Hmm, can you try running systemctl reload snap.lxd.daemon to have LXD restart and see if that helps? If not, look at /var/snap/lxd/common/lxd/logs/lxd.log for some relevant errors.

Looking in lxd.log did give something which might cause issues:

t=2022-02-07T19:01:14+0000 lvl=eror msg="Invalid configuration key: Couldn't resolve \"artemis.array21.dev\"" key=cluster.https_address
t=2022-02-07T19:01:14+0000 lvl=eror msg="Invalid configuration key: Couldn't resolve \"artemis.array21.dev\"" key=core.https_address
t=2022-02-07T19:01:14+0000 lvl=info msg="Starting database node" id=1 local=1 role=voter
t=2022-02-07T19:01:28+0000 lvl=eror msg="Invalid configuration key: Couldn't resolve \"artemis.array21.dev\"" key=core.https_address

Something that seems odd to me is the extra " appended at the end of the FQDN, though that might just be the logging. Running dig on the address returns the correct IP address too. I’m unsure on how to change it to the IP itself, to try and see if that helps any (10.10.2.4), as I’m unable to change the address, with LXD telling me it is not supported to change the address

What does getent hosts artemis.array21.dev get you?

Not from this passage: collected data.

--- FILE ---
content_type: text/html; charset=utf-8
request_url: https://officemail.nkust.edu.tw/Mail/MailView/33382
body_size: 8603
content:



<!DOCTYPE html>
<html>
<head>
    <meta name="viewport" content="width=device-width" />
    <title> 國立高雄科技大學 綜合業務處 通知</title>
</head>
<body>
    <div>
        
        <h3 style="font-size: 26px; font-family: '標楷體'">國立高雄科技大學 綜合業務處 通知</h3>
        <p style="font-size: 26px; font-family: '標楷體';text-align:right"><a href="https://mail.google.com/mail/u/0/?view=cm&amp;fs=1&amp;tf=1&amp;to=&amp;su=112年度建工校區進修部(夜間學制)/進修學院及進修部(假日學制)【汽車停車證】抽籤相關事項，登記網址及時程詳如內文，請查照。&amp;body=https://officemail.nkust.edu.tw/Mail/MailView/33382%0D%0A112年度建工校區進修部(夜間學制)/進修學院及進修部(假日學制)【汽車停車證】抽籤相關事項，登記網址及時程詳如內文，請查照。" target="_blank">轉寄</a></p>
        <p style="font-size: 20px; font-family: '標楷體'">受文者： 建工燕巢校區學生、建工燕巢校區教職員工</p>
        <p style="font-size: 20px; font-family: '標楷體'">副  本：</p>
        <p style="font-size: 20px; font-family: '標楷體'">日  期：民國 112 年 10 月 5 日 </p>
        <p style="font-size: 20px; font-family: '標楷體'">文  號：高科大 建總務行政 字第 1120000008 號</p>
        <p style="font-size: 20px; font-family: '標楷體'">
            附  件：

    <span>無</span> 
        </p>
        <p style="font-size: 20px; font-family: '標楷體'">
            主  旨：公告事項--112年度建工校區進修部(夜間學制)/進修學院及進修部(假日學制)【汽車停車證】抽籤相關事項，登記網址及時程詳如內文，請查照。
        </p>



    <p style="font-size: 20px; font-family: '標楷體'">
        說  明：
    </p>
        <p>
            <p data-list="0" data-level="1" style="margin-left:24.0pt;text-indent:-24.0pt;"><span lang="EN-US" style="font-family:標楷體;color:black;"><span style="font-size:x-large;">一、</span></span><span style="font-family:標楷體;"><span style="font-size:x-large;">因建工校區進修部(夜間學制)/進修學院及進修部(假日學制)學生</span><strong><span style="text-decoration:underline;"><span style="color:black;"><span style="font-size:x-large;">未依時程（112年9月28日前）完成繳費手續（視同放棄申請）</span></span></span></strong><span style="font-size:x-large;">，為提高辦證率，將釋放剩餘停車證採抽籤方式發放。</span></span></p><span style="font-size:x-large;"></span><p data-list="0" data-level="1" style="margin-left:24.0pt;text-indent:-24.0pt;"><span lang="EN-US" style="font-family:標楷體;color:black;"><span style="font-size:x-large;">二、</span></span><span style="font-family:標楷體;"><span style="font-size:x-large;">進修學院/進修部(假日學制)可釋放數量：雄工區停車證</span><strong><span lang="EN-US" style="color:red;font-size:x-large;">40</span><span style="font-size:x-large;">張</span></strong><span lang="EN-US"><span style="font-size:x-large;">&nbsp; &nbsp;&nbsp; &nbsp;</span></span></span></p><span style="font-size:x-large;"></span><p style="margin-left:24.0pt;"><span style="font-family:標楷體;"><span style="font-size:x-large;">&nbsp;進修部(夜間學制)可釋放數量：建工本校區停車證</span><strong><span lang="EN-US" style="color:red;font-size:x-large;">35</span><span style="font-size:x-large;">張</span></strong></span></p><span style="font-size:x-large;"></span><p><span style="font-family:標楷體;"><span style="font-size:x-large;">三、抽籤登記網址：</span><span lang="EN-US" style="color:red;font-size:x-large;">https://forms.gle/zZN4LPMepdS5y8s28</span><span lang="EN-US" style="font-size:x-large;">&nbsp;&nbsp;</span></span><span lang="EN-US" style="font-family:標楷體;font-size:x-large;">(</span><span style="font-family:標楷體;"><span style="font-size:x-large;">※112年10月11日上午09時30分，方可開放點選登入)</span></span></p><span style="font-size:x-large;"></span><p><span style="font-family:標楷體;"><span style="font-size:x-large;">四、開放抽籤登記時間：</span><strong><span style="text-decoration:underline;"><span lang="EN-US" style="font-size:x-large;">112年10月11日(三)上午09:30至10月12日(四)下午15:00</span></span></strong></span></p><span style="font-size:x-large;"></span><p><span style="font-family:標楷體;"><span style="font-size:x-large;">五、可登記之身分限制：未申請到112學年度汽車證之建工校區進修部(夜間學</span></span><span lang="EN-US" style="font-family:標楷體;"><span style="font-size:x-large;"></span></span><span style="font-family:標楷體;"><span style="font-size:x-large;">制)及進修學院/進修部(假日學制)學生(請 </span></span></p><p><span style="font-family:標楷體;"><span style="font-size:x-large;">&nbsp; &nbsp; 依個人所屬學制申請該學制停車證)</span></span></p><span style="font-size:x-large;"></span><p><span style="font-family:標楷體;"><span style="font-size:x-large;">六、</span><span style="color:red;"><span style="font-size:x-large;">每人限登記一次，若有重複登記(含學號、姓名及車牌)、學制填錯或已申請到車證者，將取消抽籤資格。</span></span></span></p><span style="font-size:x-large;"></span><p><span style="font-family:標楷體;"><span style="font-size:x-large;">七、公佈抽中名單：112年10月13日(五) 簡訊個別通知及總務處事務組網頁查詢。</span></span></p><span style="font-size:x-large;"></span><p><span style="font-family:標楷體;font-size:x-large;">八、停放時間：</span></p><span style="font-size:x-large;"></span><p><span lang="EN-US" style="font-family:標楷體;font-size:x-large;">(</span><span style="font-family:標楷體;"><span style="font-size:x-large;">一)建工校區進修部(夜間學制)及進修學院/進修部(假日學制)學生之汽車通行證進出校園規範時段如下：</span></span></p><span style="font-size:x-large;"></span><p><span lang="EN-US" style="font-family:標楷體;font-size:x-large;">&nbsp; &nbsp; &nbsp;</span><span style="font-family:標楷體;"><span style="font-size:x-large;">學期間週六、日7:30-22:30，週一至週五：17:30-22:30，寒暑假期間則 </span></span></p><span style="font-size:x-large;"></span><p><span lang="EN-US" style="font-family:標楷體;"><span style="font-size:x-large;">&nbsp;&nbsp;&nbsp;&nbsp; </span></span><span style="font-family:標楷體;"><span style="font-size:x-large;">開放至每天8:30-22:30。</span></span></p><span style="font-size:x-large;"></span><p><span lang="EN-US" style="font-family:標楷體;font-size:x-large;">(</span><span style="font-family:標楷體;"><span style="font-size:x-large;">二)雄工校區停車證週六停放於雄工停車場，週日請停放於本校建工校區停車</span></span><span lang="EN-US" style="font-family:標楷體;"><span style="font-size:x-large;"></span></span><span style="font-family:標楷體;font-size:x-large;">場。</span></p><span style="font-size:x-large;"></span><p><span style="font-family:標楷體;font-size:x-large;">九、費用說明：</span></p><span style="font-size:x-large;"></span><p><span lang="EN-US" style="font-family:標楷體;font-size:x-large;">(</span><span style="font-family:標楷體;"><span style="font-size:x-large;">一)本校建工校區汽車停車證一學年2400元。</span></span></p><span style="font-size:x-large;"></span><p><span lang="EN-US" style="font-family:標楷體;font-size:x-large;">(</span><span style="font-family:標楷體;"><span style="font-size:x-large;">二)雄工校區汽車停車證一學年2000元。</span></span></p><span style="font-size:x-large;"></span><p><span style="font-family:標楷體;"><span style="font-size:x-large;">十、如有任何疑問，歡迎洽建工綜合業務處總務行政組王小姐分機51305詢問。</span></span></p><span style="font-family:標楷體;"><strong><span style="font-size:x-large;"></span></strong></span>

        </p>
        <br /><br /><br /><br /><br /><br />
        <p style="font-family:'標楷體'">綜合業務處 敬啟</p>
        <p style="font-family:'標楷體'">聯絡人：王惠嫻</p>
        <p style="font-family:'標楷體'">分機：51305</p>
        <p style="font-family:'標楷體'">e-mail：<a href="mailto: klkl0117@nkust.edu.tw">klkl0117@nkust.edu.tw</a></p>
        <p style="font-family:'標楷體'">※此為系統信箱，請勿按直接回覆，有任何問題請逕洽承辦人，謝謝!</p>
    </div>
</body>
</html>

Changing to the IP is a bit tricky but could be done by shutting down LXD on both servers and using lxd cluster edit on both of them.

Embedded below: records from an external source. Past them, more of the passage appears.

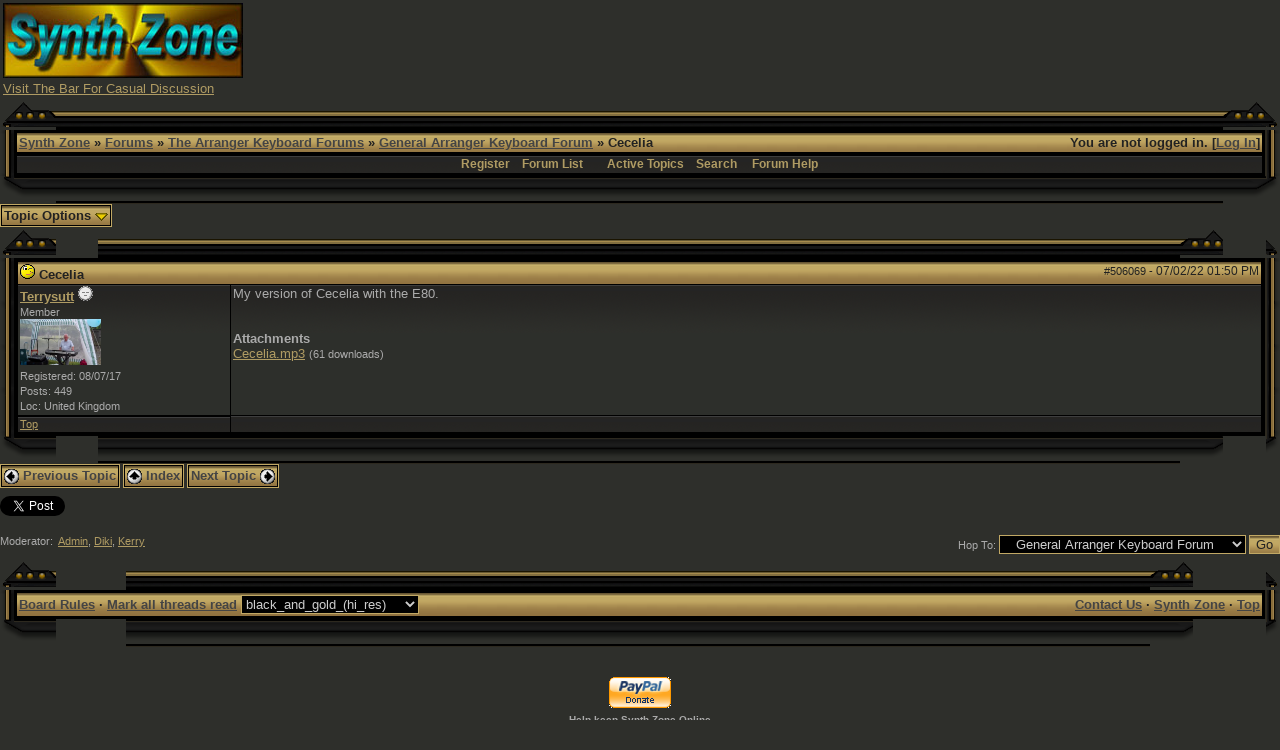

--- FILE ---
content_type: text/html; charset=utf-8
request_url: https://www.google.com/recaptcha/api2/aframe
body_size: 250
content:
<!DOCTYPE HTML><html><head><meta http-equiv="content-type" content="text/html; charset=UTF-8"></head><body><script nonce="eLV5hy4Zx4a9d12ljJE1PQ">/** Anti-fraud and anti-abuse applications only. See google.com/recaptcha */ try{var clients={'sodar':'https://pagead2.googlesyndication.com/pagead/sodar?'};window.addEventListener("message",function(a){try{if(a.source===window.parent){var b=JSON.parse(a.data);var c=clients[b['id']];if(c){var d=document.createElement('img');d.src=c+b['params']+'&rc='+(localStorage.getItem("rc::a")?sessionStorage.getItem("rc::b"):"");window.document.body.appendChild(d);sessionStorage.setItem("rc::e",parseInt(sessionStorage.getItem("rc::e")||0)+1);localStorage.setItem("rc::h",'1769304476056');}}}catch(b){}});window.parent.postMessage("_grecaptcha_ready", "*");}catch(b){}</script></body></html>

--- FILE ---
content_type: application/javascript
request_url: http://www.synthzone.com/forum/ubb_js/quickquote.js?v=7.5.9
body_size: 1216
content:
//	Script Version 7.5.9

var this_post = 0;
var is_quote = 0;
var is_pending = 0;

function switchAdvanced(type) {
	if (type == 'pt') {
		document.replier.ubb.value = "mess_handler";
	} else {
		document.replier.ubb.value = "newreply";
	}
	document.replier.submit();
} // end switchAdvanced

function quickReply(post_id,quote,pt) {
	if (is_pending) return;
	is_pending = 1;
	this_post = post_id;
	is_quote = quote;
	if (quote) {
    		var url = script + "?ubb=quickquote&post=" + post_id + "&pt=" + pt;
    		var ajax = new ubbtAJAX(url, updateQuickReply);
    		ajax.sendData("GET");
	} else {
		updateQuickReply();
	}
}

function updateQuickReply(responseXML) {
		postBody = responseXML;
		obj = document.replier;
		obj.Parent.value = document.getElementById('number' + this_post).innerHTML;
		if (is_quote) {
			obj.Body.value += postBody;
		}
		insertAtCaret(obj.Body, ' ');
		obj.Body.focus();
		is_pending = 0;
}

function insertAtCaret (textEl, text) {
	if (textEl.createTextRange && textEl.caretPost) {
		var caretPos = textEl.caretPost;
		caretPost.text =
			caretPost.text.charAt(caretPost.text.length - 1) == ' ' ?
			text + ' ' : text;
	}
	else {
		textEl.value = textEl.value + text;
	}
	return true;
}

An alternative would be to use /etc/hosts to put a more static value for those.

getent returns

10.10.2.4       artemis.array21.dev

I’ll give the shutdown and edit a try in a couple of hours when there’s less load, I’ll make a follow up comment describing my findings.

After fiddling with Systemd for too much trying to get the LXD daemon to stay quiet, I’ve been able to get it working. Changing artemis.array21.dev to 10.10.2.2 made LXD realize it is in a cluster again.

Do you want me to open a bug report for this?

Maybe but I’m not yet sure where the bug is, LXD was trying to resolve artemis.array21.dev which seems correct but that was failing for some reason.

It’s maybe snap related, in which case, can you try:
nsenter --mount=/run/snapd/ns/lxd.mnt getent hosts artemis.array21.dev and see if that resolves properly too?